I will tell you my little secret: when I started writing I substituted Wednesday for Tuesday. Then I checked my sons’ birthdays and they were born on Saturday and Tuesday. So I changed my essay back to Tuesday.

After I published it people sent me several links to other articles discussing the same problem, such as those of Keith Devlin and Alex Bellos, both of whom think the answer is 13/27. So I invented a fictional opponent — Jack, and here is my imaginary conversation with him.

Jack: The probability that a father with two sons has a son born on Tuesday is 13/49. The probability that a father with a son and a daughter has a son born on Tuesday is 1/7. A dad with a son and a daughter is encountered twice as often as a dad with just two sons. Hence, we compare 13/49 with 14/49, and the probability of the father having a second son is 13/27.

Me: What if the problem is about Wednesday?
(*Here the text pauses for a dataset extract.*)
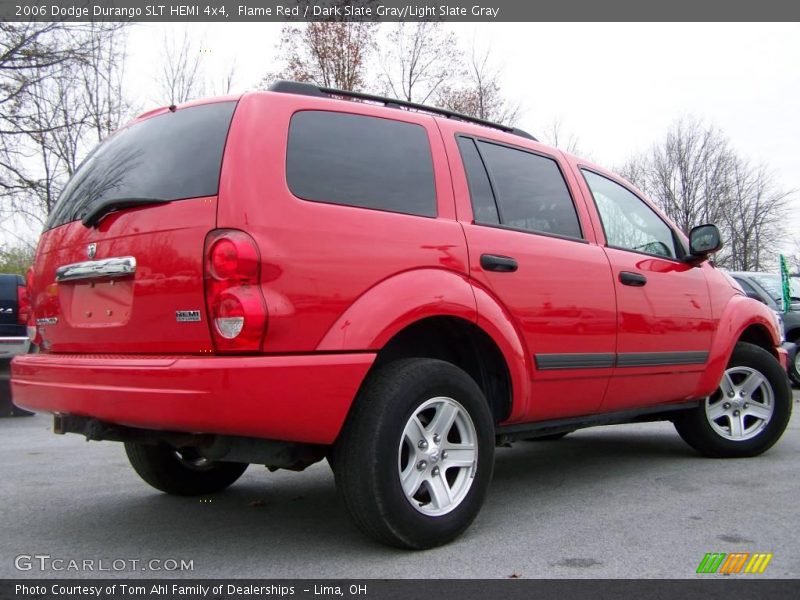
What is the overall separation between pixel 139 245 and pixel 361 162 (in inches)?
38.9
Jack: It doesn’t matter. The particular day in question was random. The answer should be the same: 13/27.

Me: Suppose the father says, “I have a son born on *day.” He mumbles the day, so you do not hear it exactly.

Jack: Well, as the answer is the same for any day, it shouldn’t matter. The probability that his second child will also be a son is still 13/27.

Me: Suppose he says, “I have a son born …”. So he might have continued and mentioned the day, he might not have. What is the probability?

Jack: We already decided that it doesn’t depend on the day, so it shouldn’t matter. The probability is still 13/27.

Me: Suppose he says, “I have a son and I do not remember when he was born.” Isn’t that the same as just saying, “I have a son.” And by your arguments the probability that his second child is also a son is 13/27.

Jack: Hmm.

Me: Do you remember your calculation? If we denote the number of days in a week as d, then the probability of him having a second son is (2d−1)/(4d−1). My point is that this probability depends on the number of days of the week. So, if tomorrow we change a week length to another number his probability of having a son changes. Right?

At this point my imaginary conversation stops and I do not know whether I have convinced Jack or not.

Now let me give you another probability problem, where the answer is 13/27:

You pick a random father of two children and ask him, “Yes or no, do you have a son born on Tuesday?” Let’s make a leap and assume that all fathers know the day of the births of their children and that they answer truthfully. If the answer is yes, what is the probability of the father having two sons?

Jack’s argument works perfectly in this case.

My homework for the readers is: Explain the difference between these two problems. Why is the second problem well-defined, while the first one is not?